(Collection entries)
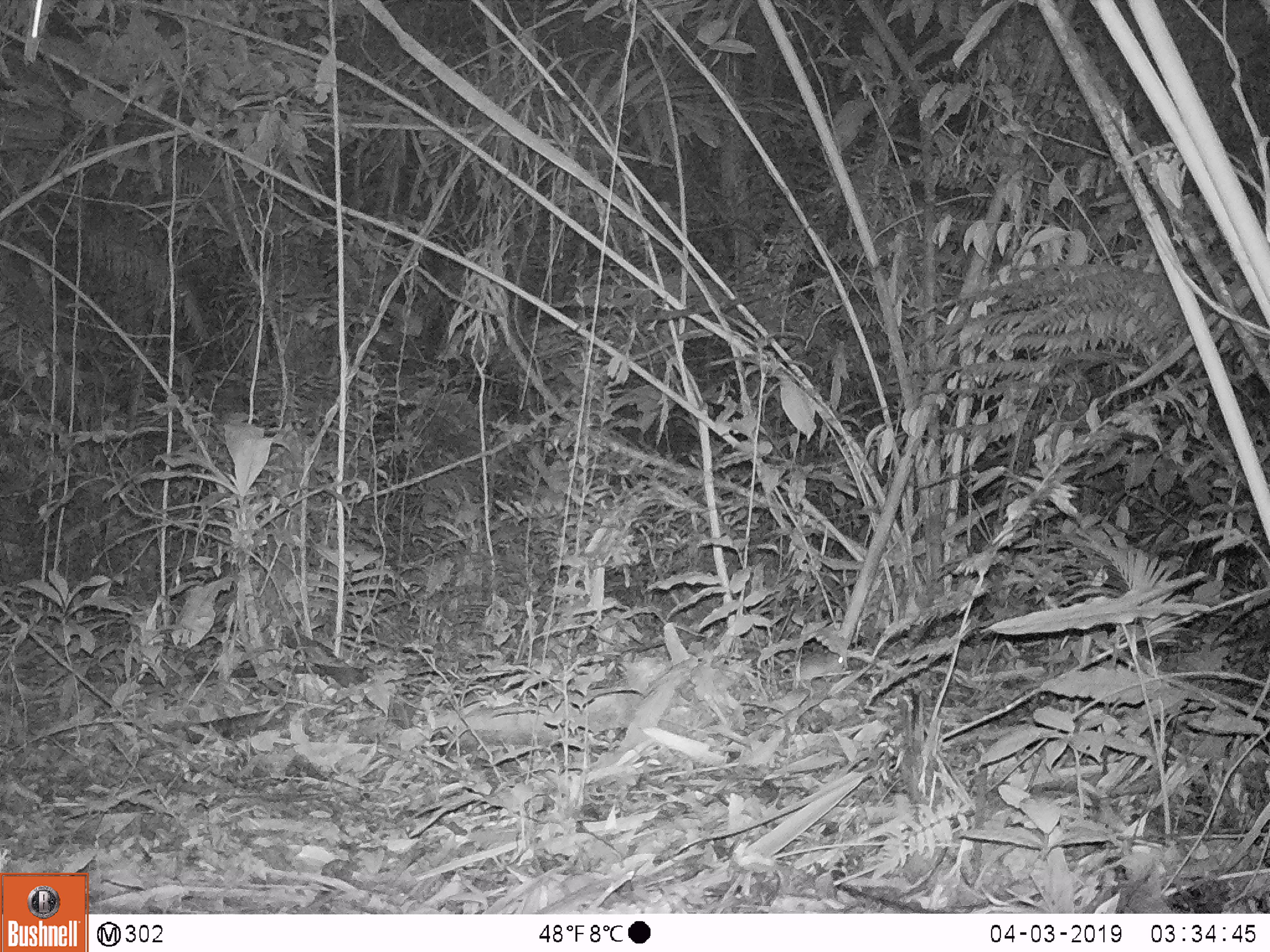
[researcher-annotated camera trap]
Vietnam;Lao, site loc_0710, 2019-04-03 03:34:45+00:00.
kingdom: Animalia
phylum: Chordata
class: Mammalia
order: Rodentia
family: Muridae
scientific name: Muridae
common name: old-world mice and rats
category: unidentified murid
Unidentified murid (old-world mice and rats) (Muridae). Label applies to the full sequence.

▶ [WORK REQUIRED] Please print every record above exactly, but leave the pictures out.

▶ [RESPONSE BELOW]
[researcher-annotated camera trap]
Vietnam;Lao, site loc_0710, 2019-04-03 03:34:45+00:00.
kingdom: Animalia
phylum: Chordata
class: Mammalia
order: Rodentia
family: Muridae
scientific name: Muridae
common name: old-world mice and rats
category: unidentified murid
Unidentified murid (old-world mice and rats) (Muridae). Label applies to the full sequence.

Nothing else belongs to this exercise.